Dans une démonstration de force, l’armée israélienne a annoncé ce mardi avoir frappé le « complexe de la direction du régime iranien » à Téhéran. Selon un communiqué de Tsahal, des frappes nocturnes ont visé « le palais présidentiel et le bâtiment du Conseil suprême de sécurité nationale », qualifiés de « quartier général le plus important et le plus central » du pouvoir iranien. Cette opération s’inscrit dans un contexte de guerre déclarée, Téhéran ayant déjà riposté par des tirs de missiles et de drones dans la région.
Les conséquences de cette confrontation se font cruellement sentir au Liban. L’ONU a tiré la sonnette d’alarme, annonçant qu’au moins 30 000 personnes ont déjà été déplacées. « D’importants déplacements de population sont signalés dans certaines parties du sud du Liban, dans la Bekaa et dans la banlieue sud de Beyrouth », a précisé Babar Baloch, porte-parole du Haut-Commissariat pour les réfugiés (HCR).

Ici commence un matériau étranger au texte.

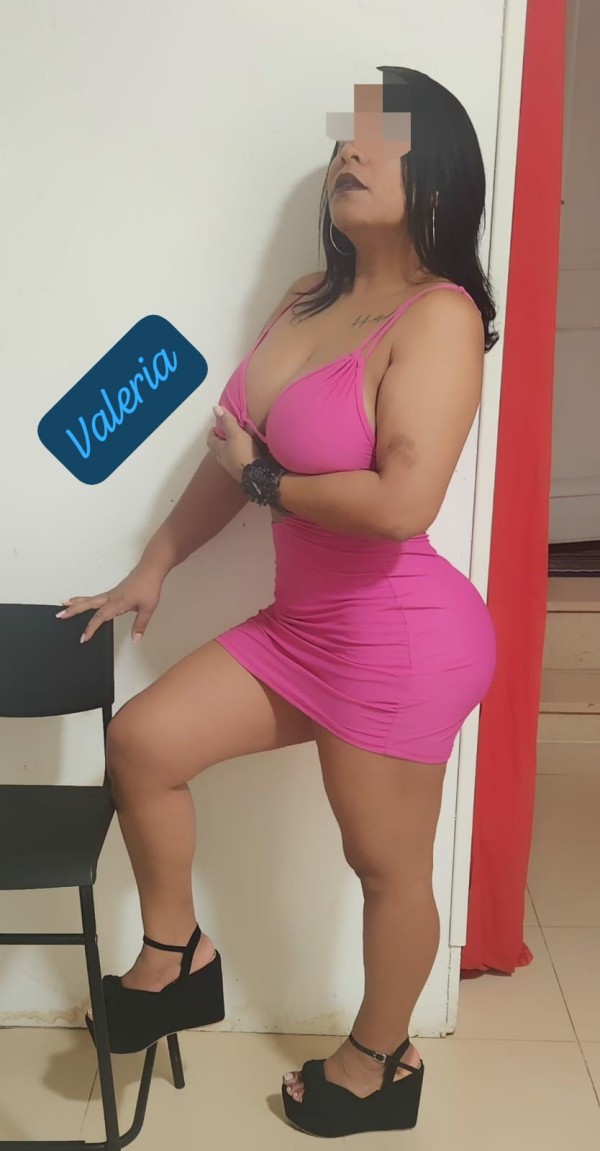 Chicas cuatro caminos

Ces mouvements de panique font suite aux avertissements d’évacuation émis par Israël pour plus de 53 villages et à des bombardements intensifs visant, selon l’État hébreu, les positions du Hezbollah, allié de l’Iran.

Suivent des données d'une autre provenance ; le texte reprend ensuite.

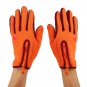 Men Women Windproof Winter Ski Bicycle Cycling Warm Hiking Sports Touch Glove EM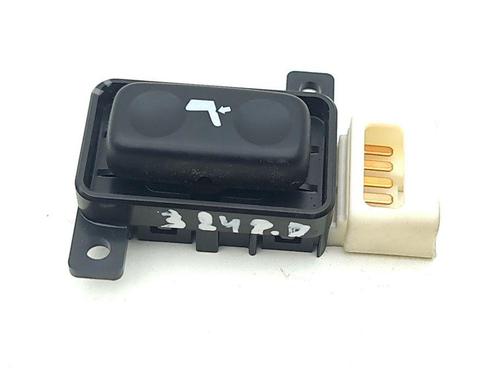 Switch TOYOTA AURIS (_E18_) 1.4 D-4D (NDE180_, NDE180R) | BP28874354I30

Selon le HCR, si près de 30 000 personnes ont pu être enregistrées dans des abris collectifs, « beaucoup d’autres ont dormi dans leur voiture ou au bord des routes », illustrant le désarroi de la population prise au piège. L’onde de choc du conflit s’étend également : les autorités saoudiennes ont signalé une attaque de drones contre l’ambassade des États-Unis à Riyad, sans fournir de bilan dans l’immédiat.
Face à cette détérioration sécuritaire rapide, la communauté internationale réagit. La France a annoncé préparer l’évacuation de ses ressortissants les plus vulnérables. « Nous nous préparons à des affrètements de vols », a confirmé le ministre des Affaires étrangères, Jean-Noël Barrot, sur BFMTV, indiquant que les équipes diplomatiques établissaient des listes prioritaires pour un rapatriement imminent.